Tommy didn’t reply. He just reached into the van and pulled something out. It looked like a large black woolen cap.
“We found this in Copenhagen,” he said.
Then he held the black fabric up to the flashlight, and Henrik could see that it wasn’t a cap. It was the kind of hood robbers wear, a balaclava, with holes for the eyes and the mouth.
“My suggestion is that we put these on next time,” said Tommy, “and move on from the summer cottages.”
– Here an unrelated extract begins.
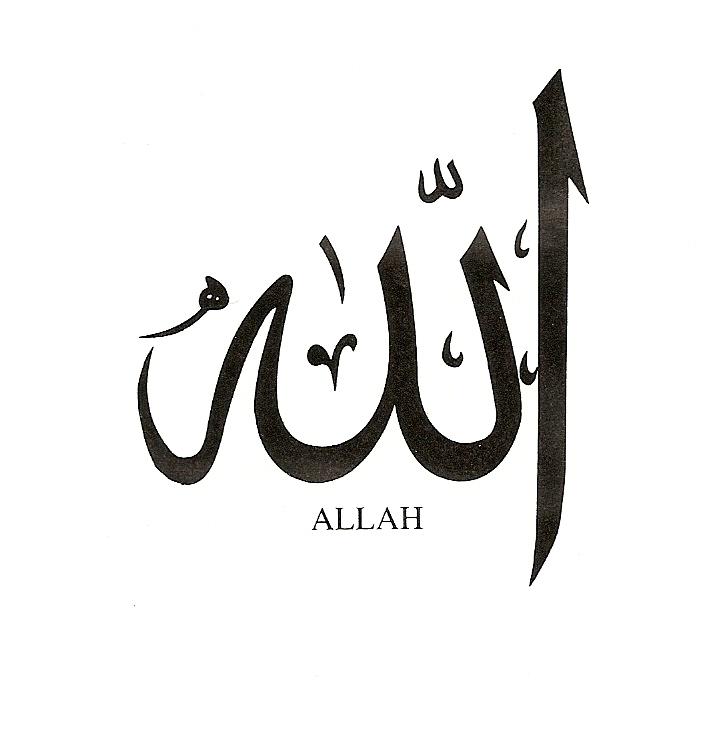allah arabic calligraphy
“Move on? Move on to what?”
“Houses that aren’t empty.”
There was silence for a few moments in the shadows by the shore.
“Sure,” said Freddy.
Henrik looked at the hood without saying anything. He was thinking.
“I know … the risks increase,” said Tommy. “But so do the gains. We’ll never find cash or jewelry in the summer cottages … only in houses where people live all year round.” He dropped the hood back in the van and went on: “Of course we need to check with Aleister that everything’s okay. And we need to choose safe houses that are a bit out of the way, with no alarms.”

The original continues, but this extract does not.